The universal language of music…
Written by TR Johns
‘Music is the connective tissue among souls’, mused vocalist Barbra Streisand. An essential part of identity & culture, it expresses thoughts, feelings and themes, it captures beauty and is a medium for profound communication. Music is a force which affects all who hear it.
Music.
‘Music is the connective tissue among souls’
- Barbra Streisand
One of the most enduring oratorios, setting scripture to music, is Handel’s ‘Messiah’, written in 1741. Its textures are lyrical, triumphant, foreboding and glorious as it traces events surrounding the announcement, birth, death and resurrection of the Messiah. It fluctuates from passionate rage and serene pastoral moments to the almost out-of-body experience of the ‘Halleluiah Chorus’. It was intended at the outset to be a statement of faith to counter a rationalised atheism, arising from the Enlightenment.

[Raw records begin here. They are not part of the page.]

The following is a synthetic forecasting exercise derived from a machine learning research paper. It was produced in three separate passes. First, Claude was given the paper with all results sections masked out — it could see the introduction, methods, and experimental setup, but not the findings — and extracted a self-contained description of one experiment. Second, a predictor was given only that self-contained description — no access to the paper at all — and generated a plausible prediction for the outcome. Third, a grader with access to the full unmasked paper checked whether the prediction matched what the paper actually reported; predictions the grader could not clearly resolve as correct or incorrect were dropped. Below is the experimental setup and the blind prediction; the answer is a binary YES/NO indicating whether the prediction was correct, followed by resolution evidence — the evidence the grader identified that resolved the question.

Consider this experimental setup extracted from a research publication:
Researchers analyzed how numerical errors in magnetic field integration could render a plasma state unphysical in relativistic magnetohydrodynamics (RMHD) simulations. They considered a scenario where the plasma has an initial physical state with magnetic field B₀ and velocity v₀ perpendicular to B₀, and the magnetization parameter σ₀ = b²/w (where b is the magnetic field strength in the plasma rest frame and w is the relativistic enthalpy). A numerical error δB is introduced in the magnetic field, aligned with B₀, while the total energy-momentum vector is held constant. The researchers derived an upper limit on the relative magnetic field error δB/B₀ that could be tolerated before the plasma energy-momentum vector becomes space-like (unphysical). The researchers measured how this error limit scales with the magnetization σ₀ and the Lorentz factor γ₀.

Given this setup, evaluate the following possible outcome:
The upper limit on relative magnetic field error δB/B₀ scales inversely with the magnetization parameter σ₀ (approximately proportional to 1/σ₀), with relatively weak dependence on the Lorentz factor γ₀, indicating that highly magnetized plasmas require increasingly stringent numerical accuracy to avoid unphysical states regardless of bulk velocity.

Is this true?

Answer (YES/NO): NO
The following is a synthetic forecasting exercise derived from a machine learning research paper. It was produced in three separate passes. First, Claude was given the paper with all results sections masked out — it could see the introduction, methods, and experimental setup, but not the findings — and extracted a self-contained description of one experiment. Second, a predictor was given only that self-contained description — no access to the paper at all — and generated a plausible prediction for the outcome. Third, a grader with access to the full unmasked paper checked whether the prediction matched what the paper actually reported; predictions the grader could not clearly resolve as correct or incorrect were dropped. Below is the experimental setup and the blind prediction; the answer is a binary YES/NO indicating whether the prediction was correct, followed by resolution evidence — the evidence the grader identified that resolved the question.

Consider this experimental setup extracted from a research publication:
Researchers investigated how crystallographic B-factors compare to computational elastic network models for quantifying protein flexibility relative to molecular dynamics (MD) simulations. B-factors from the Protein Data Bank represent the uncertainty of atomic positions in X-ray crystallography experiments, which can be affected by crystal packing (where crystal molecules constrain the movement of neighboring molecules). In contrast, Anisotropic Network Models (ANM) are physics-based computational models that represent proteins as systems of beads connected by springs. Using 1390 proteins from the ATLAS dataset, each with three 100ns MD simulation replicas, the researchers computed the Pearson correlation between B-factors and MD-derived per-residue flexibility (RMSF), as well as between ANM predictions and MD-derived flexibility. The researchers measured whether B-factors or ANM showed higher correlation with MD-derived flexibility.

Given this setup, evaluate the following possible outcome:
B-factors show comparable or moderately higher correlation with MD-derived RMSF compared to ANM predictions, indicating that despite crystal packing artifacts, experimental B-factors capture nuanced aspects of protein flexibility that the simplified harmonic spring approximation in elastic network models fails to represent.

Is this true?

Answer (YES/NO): NO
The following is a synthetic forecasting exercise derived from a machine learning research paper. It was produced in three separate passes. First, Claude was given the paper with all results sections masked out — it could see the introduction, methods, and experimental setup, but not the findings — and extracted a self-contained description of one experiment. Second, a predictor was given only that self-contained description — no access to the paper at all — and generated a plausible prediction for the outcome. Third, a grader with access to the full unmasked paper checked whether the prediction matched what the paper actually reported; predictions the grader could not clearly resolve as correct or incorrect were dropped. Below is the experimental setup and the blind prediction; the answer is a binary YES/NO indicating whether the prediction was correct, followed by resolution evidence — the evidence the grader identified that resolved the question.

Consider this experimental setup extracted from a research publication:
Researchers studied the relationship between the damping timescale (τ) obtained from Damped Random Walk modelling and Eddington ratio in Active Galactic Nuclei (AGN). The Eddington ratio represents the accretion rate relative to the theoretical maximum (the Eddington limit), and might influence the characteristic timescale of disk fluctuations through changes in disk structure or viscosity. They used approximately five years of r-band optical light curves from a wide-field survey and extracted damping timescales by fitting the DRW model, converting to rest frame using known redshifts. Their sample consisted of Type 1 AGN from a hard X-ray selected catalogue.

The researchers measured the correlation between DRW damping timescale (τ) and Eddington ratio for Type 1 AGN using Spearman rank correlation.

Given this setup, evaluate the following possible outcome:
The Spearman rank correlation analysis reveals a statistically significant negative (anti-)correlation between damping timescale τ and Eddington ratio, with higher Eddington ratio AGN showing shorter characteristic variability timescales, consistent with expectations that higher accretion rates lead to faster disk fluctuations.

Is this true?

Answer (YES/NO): NO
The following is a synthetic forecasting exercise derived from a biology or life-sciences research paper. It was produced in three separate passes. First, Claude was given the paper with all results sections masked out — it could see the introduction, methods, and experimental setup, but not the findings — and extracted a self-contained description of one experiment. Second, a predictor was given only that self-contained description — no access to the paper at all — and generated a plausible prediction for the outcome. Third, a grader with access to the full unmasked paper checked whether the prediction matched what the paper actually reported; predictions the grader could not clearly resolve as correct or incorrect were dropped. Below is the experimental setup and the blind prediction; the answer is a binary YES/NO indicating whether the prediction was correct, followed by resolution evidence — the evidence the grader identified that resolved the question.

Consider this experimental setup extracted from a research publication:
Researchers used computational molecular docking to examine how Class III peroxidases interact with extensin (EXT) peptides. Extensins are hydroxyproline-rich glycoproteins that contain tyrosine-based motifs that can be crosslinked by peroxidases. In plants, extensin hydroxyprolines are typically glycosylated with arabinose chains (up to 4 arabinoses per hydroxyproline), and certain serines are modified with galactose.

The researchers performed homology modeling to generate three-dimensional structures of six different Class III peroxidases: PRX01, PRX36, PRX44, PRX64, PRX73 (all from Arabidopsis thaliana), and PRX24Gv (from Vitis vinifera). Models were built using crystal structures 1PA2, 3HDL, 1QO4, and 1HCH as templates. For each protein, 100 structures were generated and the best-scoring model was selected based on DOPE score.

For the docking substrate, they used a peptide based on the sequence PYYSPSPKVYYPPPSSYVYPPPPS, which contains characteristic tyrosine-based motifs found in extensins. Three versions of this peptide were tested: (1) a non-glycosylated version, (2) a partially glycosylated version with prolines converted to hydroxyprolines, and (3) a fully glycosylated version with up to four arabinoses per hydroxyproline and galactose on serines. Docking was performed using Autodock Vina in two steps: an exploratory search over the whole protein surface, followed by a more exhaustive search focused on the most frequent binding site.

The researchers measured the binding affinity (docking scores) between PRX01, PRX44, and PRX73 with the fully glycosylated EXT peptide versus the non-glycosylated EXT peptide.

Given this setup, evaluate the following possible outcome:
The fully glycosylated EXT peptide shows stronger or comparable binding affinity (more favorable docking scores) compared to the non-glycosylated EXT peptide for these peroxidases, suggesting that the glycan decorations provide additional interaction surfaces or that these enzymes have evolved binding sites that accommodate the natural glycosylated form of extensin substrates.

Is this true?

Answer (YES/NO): NO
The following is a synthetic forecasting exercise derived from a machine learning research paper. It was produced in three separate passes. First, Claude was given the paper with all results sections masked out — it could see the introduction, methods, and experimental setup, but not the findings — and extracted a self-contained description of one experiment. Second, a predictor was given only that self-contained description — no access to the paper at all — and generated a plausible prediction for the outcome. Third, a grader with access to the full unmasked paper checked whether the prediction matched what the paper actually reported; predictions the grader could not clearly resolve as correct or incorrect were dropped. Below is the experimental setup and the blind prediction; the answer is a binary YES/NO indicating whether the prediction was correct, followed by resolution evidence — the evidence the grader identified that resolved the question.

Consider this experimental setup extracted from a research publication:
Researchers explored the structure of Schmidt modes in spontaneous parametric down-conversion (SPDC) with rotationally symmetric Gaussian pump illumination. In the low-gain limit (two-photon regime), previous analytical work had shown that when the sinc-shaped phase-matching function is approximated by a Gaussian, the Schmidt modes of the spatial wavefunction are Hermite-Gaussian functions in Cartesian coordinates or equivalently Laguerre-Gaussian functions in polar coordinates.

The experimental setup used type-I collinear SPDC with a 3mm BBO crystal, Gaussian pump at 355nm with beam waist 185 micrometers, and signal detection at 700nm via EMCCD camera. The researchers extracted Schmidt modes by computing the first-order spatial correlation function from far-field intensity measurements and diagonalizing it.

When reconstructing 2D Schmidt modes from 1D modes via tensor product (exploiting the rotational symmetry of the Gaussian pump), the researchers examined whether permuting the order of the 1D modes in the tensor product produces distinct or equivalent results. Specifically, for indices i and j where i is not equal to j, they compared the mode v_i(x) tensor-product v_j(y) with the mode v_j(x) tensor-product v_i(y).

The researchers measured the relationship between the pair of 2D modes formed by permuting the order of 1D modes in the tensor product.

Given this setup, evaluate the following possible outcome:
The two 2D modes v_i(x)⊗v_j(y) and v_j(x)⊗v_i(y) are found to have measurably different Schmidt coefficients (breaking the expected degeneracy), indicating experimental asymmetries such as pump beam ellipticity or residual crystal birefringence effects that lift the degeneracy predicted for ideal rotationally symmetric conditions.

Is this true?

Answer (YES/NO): NO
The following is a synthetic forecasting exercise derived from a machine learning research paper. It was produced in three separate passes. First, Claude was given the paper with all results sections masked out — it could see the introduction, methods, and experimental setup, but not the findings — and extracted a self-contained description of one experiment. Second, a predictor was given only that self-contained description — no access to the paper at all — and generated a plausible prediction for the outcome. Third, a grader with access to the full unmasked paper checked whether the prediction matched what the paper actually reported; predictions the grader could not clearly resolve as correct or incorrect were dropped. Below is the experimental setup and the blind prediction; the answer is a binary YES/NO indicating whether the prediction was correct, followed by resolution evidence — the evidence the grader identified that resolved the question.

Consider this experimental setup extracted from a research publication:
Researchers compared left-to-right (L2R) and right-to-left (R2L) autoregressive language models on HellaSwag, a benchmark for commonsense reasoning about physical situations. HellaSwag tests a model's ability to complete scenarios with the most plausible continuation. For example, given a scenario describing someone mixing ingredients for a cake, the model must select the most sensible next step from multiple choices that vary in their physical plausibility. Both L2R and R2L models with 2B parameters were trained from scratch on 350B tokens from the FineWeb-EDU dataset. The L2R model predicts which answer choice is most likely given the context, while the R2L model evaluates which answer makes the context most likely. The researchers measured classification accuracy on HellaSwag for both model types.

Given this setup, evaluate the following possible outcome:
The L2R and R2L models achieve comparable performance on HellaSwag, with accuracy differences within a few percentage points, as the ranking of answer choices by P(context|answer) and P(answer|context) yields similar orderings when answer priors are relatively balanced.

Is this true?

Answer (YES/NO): NO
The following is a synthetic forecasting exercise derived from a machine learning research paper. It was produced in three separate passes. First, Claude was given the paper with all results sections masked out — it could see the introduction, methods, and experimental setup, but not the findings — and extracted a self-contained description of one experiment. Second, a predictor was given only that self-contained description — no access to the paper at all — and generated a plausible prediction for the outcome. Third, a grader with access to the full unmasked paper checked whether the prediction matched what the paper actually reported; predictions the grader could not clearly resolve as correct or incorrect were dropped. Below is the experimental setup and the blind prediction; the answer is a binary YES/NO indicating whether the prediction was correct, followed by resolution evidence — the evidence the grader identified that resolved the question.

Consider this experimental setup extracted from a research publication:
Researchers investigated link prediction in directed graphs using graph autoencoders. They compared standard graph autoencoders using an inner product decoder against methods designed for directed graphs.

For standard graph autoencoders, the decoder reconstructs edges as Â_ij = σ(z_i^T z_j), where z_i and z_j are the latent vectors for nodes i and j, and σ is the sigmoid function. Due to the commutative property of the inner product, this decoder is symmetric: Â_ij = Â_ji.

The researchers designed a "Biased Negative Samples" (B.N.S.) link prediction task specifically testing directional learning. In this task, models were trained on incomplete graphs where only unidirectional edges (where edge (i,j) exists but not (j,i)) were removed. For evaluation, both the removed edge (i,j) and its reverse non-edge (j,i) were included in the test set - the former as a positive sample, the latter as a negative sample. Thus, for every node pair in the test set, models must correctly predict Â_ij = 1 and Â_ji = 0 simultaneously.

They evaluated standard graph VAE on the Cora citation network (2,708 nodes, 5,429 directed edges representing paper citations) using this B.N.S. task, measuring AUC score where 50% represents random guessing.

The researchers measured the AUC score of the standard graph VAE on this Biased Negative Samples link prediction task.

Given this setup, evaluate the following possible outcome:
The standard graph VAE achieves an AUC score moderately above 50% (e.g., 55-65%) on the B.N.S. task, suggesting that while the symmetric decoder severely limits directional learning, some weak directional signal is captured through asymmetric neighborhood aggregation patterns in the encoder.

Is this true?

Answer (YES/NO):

Across the spectrum of western musical expression, the moods of time have been presented, from sacred plainsong to sensualised RnB, with a fusion of genres in the past 150 years, which has had extraordinary societal consequences. Today music pervades private and public domains, the media and built spaces, with such ubiquity that its qualities and properties have been debased.
Historically, amongst the many forms of sacred music, hymns impacted multiple generations, whether of believers or not. Originating from the Greek ‘hymnos’, a song of praise, they were written to honour the gods. Collective singing, ‘hymnody’, spread across Europe during the Middle Ages (eg. monastic Latin chants), while ancient hymns, from the Egyptians, Greeks and Hebrews stood the test of time, co-existing with those of other religious traditions across the Indian sub-continent (eg. Sikh hymnody).
The ‘Messiah’ has its roots in the Classical period of music, emerging within a class-based society in which aristocracy was entertained in its courts and works were commissioned for special occasions and people. For the rank-and-file population, based around parish and manor geography, the vernacular music of the day involved hymns and folk songs transmitted orally within their communities.
From the battle cry of the Puritan reformers, ‘sola scriptura’ (God’s word alone for worship!), to the brilliant rhetoric and prose of non-conformists such as Isaac Watts and Charles Wesley, a mechanism for infusing the people with the tenets of faith, flourished for over 300 years. Instrumentation varied from a cappella harmonies to harps, lyres, flutes, trumpets, drones, tambours, cymbals and the organ, originating from C3rd Greece.
Tensions between sacred and vernacular ebbed and flowed. In 1741, the Madrigal Society of London was founded, and exists to this day, to maintain the English tradition and confound new music from the likes of Handel!
Across the Atlantic a very different musical form arose in stark contrast to the sublime and ethereal beauty of an oratorio. Its roots lay in the antipathetic depths of human cruelty and despair found in slavery. It contained an equally profound heart cry for spiritual understanding, but with an utterly different outcome.
Blues and soul.
Its roots lay in the antipathetic depths of human cruelty and despair found in slavery.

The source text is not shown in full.